Erundina: “desprivatizar as metrópoles brasileiras”
Abriu-se nesta quinta-feira, em São Paulo , uma nova etapa de uma das lutas sociais que marcou o primeiro semestre. Depois de promover, ao longo de muitas semanas, manifestações seguidas contra o aumento da tarifa de ônibus (de R$ 2,70 para R$ 3), o Movimento Passe Livre decidiu aprofundar o debate sobre o tipo de cidade que quer ajudar a construir – e lançou, na USP, a campanha pela Tarifa Zero nos transportes públicos.
Apresentada em mais detalhes num novo espaço na internet, a campanha nasceu para confrontar duas das piores características das metrópoles brasileiras. Insurge-se contra a segregação que separa o Centro da Periferia, numa atualização do apartheid que dividia a colônia em Casa Grande e Senzala. E denuncia a mercantilização dos serviços públicos – que também fratura as cidades, ao estabelecer barreiras que só podem ser vencidas pelos que têm dinheiro.
Na batalha contra o aumento das tarifas, buscava-se a resposta imediata. Bem-sucedida (embora sem vitória econômica), ela deve continuar agora na forma de um debate mais intenso sobre o tipo de ambiente urbano que o Brasil quer construir. Aceitamos o papel de figurantes passivos, num modelo em que os protagonistas são o automóvel e a via expressa? Ou estamos dispostos a desbravar as possibilidades de novas metrópoles – menos desiguais, mais humanas e, por isso mesmo, dispostas a conviver com a natureza?
O movimento Passe Livre – Tarifa Zero sabe que não é possível optar apenas com palavras-de-ordem. Além de promover mobilizações, ele tem se preocupado em estimular debates formadores e – igualmente importante – em vislumbrar alternativas e resgatar as que já foram propostas.
A entrevista a seguir é um sinal desta ambição. Nela, um grupo de articuladores do Tarifa Zero entrevista a ex-prefeita (hoje deputada) Luiza Erundina. Busca-se reconstituir a memória de uma experiência fascinante: a eliminação das tarifas de ônibus, proposta (à época, sem sucesso) pela então prefeita, em 1991.
O diálogo não é monotemático. Erundina e seus entrevistadores colocam em pauta as políticas que seriam necessárias para vivermos em cidades para todos – capazes, portanto, de superar ao menos parte das discriminações e preconceitos em que estamos mergulhados. Especulam sobre estratégias para superar obstáculos impostos pelos grupos de poder e tornar tais políticas efetivas.

####

## [Objetivo a]
Apresente todas as linhas dos registros como uma lista numerada, deixando de fora as linhas em branco.

## [Trechos dos registros]
####

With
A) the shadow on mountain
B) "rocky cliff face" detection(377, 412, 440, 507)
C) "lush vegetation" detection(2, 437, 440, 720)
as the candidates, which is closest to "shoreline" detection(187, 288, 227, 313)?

####

## [Objetivo b]
Liste as características que o texto sobre a campanha Tarifa Zero atribui às novas metrópoles cujas possibilidades se poderia desbravar.

## [Resposta correta a]
1. With
2. A) the shadow on mountain
3. B) "rocky cliff face" detection(377, 412, 440, 507)
4. C) "lush vegetation" detection(2, 437, 440, 720)
5. as the candidates, which is closest to "shoreline" detection(187, 288, 227, 313)?

## [Resposta correta b]
- menos desiguais
- mais humanas
- dispostas a conviver com a natureza